Brighton student wins award for designing revolutionary car battery

Josh De Wit, with James May and Richard Hammond SUS-160812-102303001
Josh De Wit, with James May and Richard Hammond SUS-160812-102303001

A student at Sussex University has been recognised for designing a revolutionary fast-charging electric car battery, writes Sarah George.

Mechanical engineering student Josh De Wit won the 2016 Autocar-Courland Next Generation Award for his concept, which could dramatically cut charging times and make electric cars more accessible.

Josh said he has always had a keen interest in renewable energy and dreams of someday starting his own energy storage company.
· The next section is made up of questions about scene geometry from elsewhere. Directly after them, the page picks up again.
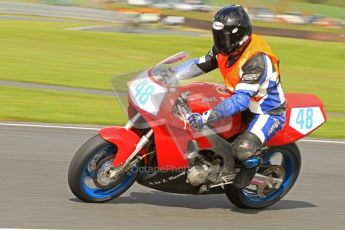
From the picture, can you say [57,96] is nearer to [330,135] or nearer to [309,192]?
[330,135]

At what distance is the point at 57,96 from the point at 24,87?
3.42 ft

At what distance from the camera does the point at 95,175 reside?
591cm

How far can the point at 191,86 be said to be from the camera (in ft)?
19.5

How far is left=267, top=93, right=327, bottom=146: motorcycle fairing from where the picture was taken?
636 centimetres

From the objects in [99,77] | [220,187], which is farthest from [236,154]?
[99,77]

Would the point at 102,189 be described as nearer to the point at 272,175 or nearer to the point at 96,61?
the point at 272,175

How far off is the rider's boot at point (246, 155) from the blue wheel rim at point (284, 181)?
35cm

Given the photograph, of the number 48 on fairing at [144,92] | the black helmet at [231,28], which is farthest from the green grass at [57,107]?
the black helmet at [231,28]

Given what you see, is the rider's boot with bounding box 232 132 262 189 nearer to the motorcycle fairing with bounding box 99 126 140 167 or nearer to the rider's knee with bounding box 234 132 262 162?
the rider's knee with bounding box 234 132 262 162

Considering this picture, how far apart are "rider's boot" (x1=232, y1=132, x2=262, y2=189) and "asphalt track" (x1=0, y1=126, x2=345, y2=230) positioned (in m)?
0.35

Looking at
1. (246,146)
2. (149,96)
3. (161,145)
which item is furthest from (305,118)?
(149,96)

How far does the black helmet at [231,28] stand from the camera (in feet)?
19.0

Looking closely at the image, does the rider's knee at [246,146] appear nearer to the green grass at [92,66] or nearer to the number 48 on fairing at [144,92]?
the green grass at [92,66]

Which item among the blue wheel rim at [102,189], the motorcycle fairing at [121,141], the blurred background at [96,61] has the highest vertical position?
the motorcycle fairing at [121,141]
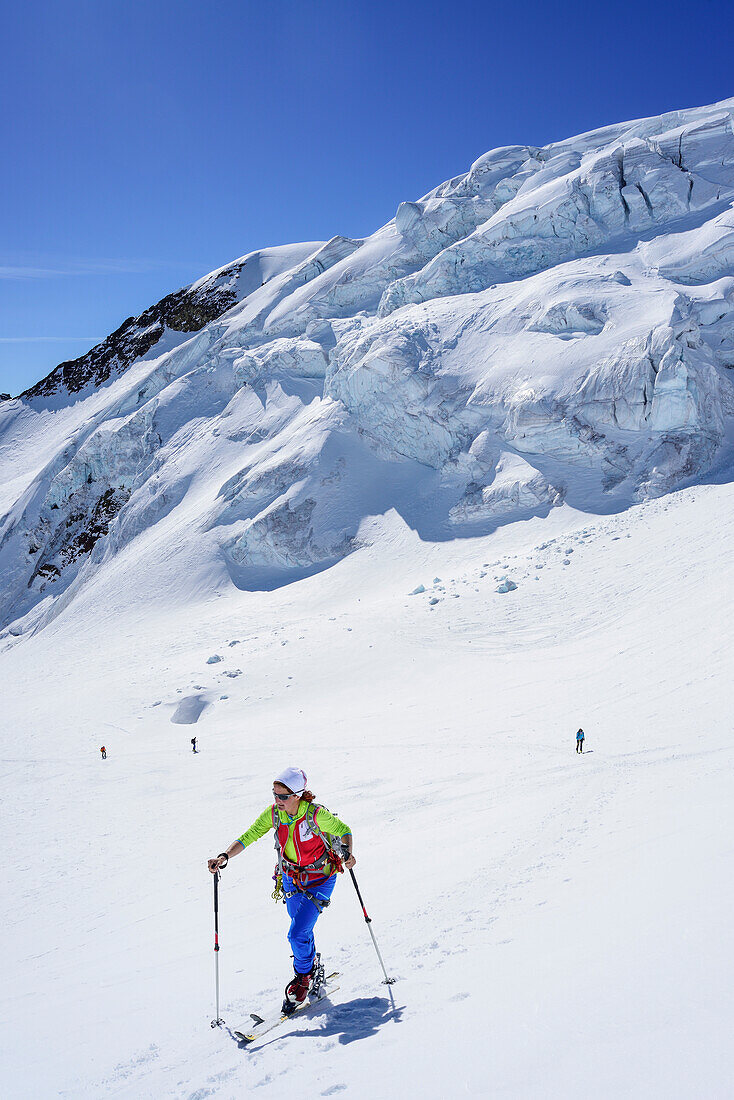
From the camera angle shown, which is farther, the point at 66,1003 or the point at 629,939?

“I’ve always been creative and I love to problem solve,” he said, “deep down at the bottom of my heart I’ve always wanted to do something different.”

Electric car batteries are typically heavy, expensive, and take a long time to charge.

Josh came up with the idea of making batteries from stacked graphene – a material which mobile phone manufacturers are beginning to use in their batteries.

Graphene is light, strong and conductive as it is made up of carbon sheets which are just an atom thick.

The 21-year-old is set to undertake a six-month work experience tour of some of the biggest names in the motor industry including Honda, Jaguar Land Rover, McLaren, Nissan, Peugeot and Toyota next spring.

Steve Cropley, editor-in-chief for Autocar, said: “If this award is anything to go by, the future is certainly bright for the automotive industry.”